"Give us Two Minutes... We'll Give You Too"
A Series of Two Minute Comedy Sketches for short attention span theatre
A Two Minute Comedy
Phinneus – 50, homeless guy
Rubin – 30s, business guy
Lights up on a street in a busy city. Upstage center is makeshift desk made of plastic crates and old wood. Behind the desk sits Phinneus, a scruffy, fifty-something homeless guy. Prominent on the desk is a hand painted sign that reads: “Psychiatric Help – Only $1 Dollar.”
Enter Rubin, a gentleman wearing a nice suit, carrying a briefcase. He passes Phinneus desk, pauses, considers, and then returns to look at the sign. Phinneus glances up from his reading.
Phinneus: Good afternoon sir. How may I be of service?
Rubin: Ah don’t know… It says Psychiatric Help one dollar. Is that right?
Phinneus: It ain’t right, but it’s cheap.
Rubin: Yeah. How much time does that buy me?
Phinneus: Ten minutes. Most people only need five.
Rubin: So, you’re offering “Psychiatric Help” for ten cents a minute?
Phinneus: Wednesdays there’s a discount.
Rubin: That’s five days away. I’m in crisis now.
Phinneus: (shrug) Pay the full freight. Why suffer?
Rubin hands Phinneus a dollar.
Rubin: What qualifies you to be a psychiatrist?
Phinneus holds up a copy of the DSM.
Phinneus: I got a copy of the bible - DSM-IV TR manual.
Rubin: You make a living doing this?
Phinneus: Sure. You’re on the meter now.
Rubin: Okay… Here’s the thing. I got a problem with my girlfriend.
Phinneus: Ah, a luxury problem.
Rubin: It’s not a luxury. The woman is killing me.
Phinneus: You look fine. How’s she killing you?
Rubin: She lives with another man.
Phinneus: And she’s your girlfriend?
Rubin: Yes… Well, she may not know it.
Phinneus: (pause) Okay, so what’s really going on is you have a thing for a girl who lives with another man and doesn’t know that you fantasize her as your girlfriend. Is that it?
Rubin: You make it sound cheap.
Phinneus: Ten cents a minute.
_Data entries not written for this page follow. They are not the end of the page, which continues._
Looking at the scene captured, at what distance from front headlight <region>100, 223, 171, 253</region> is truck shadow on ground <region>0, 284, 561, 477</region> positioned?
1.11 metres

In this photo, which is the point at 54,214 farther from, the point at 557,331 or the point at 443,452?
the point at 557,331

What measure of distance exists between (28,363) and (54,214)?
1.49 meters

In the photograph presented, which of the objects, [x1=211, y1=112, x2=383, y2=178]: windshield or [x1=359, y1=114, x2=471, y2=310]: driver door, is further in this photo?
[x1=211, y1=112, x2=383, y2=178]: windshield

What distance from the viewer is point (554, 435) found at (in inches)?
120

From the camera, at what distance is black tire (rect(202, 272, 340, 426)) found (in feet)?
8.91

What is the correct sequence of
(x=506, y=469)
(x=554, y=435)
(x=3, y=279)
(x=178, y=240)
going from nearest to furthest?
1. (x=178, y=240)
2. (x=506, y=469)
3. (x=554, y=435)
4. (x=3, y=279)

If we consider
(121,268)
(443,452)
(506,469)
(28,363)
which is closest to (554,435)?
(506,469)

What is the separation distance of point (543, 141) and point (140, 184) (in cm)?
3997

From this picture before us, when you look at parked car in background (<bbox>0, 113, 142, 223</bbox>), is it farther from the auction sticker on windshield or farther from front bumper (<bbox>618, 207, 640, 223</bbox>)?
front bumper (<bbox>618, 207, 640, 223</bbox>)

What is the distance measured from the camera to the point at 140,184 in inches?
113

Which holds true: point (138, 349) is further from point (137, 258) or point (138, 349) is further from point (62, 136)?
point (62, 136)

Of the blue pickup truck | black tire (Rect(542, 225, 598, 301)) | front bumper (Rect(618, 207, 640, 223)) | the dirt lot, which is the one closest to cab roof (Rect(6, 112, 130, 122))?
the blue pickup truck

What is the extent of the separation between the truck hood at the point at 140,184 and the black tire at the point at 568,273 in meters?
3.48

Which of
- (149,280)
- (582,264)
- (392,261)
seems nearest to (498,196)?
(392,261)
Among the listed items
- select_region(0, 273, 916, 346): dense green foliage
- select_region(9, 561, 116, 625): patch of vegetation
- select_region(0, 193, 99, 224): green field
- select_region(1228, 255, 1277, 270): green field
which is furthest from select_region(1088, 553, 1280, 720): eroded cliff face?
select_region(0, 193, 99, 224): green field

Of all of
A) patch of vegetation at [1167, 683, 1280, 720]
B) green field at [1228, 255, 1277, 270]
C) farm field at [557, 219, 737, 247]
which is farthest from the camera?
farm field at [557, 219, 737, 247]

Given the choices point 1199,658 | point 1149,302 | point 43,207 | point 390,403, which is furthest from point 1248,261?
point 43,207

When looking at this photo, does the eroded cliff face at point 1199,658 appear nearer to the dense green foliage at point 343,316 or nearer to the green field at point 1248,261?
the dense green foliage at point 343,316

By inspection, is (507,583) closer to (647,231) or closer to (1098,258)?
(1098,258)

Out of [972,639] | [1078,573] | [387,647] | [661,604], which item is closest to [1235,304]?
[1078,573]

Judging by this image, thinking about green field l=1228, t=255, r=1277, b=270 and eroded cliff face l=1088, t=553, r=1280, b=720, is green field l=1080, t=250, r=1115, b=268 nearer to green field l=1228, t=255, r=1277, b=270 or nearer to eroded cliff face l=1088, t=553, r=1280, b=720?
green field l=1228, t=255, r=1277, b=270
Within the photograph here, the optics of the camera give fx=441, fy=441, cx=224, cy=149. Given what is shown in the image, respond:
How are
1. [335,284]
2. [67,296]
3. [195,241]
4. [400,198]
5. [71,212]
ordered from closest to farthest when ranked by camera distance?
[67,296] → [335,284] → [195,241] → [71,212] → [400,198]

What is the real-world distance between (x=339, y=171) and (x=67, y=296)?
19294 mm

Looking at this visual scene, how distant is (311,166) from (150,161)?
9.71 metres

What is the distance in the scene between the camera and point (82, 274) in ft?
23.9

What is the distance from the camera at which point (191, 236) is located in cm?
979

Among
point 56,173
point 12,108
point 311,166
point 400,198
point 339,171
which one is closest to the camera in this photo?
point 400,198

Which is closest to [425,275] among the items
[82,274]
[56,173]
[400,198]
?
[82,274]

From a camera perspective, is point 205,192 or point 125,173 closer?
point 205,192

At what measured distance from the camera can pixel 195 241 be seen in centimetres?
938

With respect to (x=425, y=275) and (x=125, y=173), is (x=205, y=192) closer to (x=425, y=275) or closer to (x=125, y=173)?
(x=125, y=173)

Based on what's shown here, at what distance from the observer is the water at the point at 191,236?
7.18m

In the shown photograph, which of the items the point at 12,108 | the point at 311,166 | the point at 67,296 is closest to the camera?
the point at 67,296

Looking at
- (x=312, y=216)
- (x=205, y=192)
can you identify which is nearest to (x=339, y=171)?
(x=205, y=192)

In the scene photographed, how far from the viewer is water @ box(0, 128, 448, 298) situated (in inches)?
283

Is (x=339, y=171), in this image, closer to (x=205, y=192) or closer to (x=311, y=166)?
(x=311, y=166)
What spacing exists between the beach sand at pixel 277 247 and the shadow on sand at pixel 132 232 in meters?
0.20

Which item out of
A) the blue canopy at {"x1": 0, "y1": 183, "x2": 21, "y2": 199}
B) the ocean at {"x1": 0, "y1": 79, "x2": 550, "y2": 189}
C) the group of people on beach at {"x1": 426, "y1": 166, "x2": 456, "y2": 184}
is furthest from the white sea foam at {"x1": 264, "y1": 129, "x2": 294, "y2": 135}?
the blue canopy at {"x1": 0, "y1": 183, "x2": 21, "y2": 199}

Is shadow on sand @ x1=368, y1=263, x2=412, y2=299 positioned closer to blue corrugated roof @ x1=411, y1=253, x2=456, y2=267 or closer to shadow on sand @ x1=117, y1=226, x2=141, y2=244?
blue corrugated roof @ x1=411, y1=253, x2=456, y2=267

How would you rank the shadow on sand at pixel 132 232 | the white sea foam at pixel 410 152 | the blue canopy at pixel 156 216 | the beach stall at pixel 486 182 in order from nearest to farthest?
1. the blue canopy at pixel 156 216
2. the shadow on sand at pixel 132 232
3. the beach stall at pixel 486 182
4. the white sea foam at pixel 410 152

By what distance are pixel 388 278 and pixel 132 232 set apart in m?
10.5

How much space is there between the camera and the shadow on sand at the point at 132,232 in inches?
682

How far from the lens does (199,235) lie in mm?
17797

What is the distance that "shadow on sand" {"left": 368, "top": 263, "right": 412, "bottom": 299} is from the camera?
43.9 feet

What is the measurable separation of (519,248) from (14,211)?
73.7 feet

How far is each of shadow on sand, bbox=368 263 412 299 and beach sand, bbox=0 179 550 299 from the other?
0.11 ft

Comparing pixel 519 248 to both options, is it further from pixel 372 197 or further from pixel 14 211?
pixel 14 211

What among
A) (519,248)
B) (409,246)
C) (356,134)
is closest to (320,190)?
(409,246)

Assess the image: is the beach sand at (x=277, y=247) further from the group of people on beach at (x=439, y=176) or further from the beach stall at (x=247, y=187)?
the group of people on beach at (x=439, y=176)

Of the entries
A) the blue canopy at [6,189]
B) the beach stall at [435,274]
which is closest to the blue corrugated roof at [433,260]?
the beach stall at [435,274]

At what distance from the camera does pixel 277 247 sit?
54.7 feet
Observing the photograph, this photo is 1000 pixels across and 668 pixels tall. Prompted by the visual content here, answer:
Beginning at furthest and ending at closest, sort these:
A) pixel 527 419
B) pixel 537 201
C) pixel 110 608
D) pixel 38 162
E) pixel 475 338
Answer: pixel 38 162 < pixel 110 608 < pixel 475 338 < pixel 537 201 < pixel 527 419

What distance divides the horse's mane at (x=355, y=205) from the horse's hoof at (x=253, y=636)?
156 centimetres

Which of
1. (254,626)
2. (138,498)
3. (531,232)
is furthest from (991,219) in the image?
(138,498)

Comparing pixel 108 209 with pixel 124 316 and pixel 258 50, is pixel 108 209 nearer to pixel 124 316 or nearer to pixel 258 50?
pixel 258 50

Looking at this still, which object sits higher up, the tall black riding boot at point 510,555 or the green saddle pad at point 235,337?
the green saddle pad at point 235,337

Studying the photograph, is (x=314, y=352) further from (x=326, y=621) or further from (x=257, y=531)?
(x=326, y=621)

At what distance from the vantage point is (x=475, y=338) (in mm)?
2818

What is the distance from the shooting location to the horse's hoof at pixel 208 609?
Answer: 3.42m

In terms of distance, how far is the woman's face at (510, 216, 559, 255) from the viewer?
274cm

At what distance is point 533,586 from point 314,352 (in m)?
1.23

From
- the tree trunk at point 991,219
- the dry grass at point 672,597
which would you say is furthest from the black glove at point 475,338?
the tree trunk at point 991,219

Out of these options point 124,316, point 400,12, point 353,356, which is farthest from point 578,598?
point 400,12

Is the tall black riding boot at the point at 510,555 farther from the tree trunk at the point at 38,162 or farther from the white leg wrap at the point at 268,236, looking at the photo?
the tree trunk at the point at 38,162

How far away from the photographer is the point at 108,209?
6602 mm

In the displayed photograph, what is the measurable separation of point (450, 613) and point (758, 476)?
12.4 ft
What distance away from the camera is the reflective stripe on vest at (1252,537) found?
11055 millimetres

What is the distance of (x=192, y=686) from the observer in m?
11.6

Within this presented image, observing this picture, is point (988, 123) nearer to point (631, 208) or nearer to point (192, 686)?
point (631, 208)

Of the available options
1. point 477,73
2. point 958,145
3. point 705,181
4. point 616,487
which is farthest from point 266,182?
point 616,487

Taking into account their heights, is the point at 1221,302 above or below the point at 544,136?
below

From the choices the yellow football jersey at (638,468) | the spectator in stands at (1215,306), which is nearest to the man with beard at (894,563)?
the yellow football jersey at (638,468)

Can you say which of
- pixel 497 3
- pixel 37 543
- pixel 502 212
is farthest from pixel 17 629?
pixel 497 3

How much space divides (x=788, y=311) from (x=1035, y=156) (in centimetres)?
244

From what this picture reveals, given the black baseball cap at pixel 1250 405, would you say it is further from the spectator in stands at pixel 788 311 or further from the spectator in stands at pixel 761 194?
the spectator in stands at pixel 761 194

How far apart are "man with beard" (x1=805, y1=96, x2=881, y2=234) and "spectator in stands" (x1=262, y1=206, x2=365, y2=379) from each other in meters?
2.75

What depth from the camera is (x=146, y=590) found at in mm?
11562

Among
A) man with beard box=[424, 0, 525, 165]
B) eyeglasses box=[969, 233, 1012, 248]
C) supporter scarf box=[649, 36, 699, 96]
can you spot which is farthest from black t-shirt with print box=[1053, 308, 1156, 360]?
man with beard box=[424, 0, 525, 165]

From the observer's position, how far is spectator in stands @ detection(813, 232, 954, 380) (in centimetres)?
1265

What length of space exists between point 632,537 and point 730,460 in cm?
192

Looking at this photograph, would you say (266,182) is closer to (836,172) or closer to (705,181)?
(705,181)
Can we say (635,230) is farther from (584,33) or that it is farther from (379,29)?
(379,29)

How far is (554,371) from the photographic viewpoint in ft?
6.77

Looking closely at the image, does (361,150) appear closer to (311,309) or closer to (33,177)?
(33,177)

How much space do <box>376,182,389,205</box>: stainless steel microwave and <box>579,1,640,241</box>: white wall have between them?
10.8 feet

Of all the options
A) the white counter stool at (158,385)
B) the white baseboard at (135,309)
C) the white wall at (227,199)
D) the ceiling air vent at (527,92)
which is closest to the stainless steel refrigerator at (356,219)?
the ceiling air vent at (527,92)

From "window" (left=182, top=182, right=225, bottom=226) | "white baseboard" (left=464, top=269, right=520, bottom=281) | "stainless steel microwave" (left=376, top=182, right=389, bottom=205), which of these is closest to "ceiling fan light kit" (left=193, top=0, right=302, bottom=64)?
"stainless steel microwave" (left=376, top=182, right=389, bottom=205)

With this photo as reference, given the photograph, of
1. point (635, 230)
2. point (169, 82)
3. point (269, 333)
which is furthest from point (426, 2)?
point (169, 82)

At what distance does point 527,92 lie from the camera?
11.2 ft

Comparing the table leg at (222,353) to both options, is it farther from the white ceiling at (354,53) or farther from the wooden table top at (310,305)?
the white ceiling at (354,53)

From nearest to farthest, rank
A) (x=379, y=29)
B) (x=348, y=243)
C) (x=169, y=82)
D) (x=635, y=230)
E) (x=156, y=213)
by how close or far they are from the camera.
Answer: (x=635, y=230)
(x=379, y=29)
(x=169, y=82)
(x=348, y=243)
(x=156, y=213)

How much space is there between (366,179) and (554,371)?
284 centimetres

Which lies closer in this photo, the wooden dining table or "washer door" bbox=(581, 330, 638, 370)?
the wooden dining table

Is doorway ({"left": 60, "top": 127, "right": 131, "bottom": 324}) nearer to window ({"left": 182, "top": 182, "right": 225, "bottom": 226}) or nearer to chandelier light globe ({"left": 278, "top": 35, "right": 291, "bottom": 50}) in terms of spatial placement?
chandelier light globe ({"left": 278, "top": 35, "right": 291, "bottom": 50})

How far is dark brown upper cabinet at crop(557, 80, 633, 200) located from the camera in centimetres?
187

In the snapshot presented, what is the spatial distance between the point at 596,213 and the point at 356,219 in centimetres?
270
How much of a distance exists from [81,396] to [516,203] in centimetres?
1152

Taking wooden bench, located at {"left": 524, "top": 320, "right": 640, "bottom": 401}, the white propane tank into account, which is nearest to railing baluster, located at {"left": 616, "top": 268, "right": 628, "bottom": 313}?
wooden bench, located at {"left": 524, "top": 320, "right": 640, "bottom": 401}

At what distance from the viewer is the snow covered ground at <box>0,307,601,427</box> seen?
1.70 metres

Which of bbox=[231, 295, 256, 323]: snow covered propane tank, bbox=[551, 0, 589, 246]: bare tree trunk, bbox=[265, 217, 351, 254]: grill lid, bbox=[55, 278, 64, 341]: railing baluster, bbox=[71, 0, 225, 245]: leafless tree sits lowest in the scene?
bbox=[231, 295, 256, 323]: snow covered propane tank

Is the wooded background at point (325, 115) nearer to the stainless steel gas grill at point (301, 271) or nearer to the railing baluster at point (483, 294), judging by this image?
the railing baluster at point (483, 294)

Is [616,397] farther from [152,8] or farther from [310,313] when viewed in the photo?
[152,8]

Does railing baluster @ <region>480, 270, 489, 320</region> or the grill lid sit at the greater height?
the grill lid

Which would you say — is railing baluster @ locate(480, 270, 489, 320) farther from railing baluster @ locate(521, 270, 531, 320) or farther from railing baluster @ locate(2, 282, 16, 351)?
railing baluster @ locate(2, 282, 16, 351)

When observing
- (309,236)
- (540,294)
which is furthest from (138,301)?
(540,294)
Brevity matters.
Rubin: I love the girl and she’s in love with someone else.
Phinneus: (shakes head) Ah, misbegotten love….
Phinneus leafs through the DSM-IV manual…
Rubin: (stares) You’re supposed to know this off the top of your head.
Phinneus: Yeah I do, but I’m a little fuzzy on misbegotten love.
Rubin: So just tell me. Do you think I’m crazy?
Phinneus: No. I think you’re in love which makes people do crazy things.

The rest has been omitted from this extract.